* [REQUIRED ACTION]: For the listing that follows, report how many lines contain the string "Gast", giving the number alone.

* [DATA SECTION]:
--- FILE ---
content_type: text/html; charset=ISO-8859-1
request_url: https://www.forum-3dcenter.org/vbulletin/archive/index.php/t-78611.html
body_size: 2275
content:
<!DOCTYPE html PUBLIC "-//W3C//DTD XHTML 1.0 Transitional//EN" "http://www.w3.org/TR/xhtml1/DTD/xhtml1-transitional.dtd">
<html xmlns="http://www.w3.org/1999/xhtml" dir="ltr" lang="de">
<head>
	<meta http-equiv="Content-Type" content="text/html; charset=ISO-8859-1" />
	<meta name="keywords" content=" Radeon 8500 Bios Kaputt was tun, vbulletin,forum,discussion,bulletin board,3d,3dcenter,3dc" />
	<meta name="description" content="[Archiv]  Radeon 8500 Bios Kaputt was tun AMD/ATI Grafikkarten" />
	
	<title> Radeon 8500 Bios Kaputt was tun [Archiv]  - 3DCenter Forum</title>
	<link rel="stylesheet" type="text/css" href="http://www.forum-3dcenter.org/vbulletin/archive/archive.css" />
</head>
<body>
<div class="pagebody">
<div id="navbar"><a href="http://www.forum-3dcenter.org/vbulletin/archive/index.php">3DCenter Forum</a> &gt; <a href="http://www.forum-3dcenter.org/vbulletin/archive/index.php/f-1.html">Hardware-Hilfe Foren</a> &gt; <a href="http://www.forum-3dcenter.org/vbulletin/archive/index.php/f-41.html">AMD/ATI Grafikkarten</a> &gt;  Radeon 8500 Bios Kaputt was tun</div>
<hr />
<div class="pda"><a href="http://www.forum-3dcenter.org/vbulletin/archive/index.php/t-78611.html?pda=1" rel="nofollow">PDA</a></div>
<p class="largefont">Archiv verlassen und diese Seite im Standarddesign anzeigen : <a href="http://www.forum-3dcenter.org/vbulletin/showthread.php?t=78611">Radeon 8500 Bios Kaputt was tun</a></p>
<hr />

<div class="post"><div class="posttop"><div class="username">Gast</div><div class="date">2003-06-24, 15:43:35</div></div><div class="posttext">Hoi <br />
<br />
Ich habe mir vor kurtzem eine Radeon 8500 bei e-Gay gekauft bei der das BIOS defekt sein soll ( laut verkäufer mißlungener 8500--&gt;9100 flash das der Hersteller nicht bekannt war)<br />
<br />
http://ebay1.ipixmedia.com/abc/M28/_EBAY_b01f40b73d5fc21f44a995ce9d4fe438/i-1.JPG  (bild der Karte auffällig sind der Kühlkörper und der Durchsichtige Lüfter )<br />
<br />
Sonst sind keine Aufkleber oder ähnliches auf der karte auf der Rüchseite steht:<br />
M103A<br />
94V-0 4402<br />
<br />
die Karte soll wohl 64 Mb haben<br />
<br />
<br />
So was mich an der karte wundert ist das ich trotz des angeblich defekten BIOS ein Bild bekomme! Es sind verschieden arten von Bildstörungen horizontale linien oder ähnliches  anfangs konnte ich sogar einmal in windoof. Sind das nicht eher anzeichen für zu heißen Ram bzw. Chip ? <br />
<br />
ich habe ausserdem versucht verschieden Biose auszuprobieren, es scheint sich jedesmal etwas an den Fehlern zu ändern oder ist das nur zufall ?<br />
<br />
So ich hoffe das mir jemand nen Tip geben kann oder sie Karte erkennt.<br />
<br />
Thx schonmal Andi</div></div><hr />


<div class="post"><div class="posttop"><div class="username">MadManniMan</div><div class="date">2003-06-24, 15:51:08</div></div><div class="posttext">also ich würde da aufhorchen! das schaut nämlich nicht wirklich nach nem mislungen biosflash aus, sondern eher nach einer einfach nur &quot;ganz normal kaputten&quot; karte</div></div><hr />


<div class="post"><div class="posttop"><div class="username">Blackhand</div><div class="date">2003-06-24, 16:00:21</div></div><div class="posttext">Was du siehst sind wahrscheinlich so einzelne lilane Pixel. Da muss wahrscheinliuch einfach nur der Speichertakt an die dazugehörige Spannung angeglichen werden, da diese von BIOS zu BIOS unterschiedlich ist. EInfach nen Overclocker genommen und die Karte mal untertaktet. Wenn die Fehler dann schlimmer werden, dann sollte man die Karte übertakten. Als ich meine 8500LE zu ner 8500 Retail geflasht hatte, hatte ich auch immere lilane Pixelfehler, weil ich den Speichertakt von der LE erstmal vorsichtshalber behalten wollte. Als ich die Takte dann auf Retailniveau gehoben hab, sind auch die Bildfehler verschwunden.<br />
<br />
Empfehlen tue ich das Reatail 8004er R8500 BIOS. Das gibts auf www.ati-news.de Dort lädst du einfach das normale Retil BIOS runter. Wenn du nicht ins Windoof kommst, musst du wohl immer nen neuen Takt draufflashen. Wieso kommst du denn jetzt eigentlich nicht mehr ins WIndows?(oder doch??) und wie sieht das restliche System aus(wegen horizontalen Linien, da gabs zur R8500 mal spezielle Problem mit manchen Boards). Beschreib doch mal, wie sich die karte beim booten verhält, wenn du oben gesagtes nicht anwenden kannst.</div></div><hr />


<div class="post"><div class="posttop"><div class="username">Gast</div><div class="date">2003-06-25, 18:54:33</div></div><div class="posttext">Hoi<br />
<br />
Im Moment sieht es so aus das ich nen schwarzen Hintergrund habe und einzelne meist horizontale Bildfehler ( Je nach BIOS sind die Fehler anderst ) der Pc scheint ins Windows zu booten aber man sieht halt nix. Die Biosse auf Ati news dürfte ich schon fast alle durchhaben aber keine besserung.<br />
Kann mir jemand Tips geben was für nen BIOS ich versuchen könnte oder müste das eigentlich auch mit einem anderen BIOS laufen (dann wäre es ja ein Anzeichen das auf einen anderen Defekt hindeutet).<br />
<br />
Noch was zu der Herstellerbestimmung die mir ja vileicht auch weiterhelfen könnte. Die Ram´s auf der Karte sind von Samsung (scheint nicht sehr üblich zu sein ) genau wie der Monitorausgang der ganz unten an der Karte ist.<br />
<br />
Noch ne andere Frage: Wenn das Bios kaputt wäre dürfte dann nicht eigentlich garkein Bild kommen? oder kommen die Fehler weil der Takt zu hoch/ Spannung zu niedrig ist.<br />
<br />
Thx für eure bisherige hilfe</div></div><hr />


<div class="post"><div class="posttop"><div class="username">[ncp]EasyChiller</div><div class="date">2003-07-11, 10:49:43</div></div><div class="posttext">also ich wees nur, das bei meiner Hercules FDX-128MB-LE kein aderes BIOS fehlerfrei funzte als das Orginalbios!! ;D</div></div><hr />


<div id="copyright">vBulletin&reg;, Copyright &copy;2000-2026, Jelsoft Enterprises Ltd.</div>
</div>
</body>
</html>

* [ANSWER TO THIS EXERCISE]: 2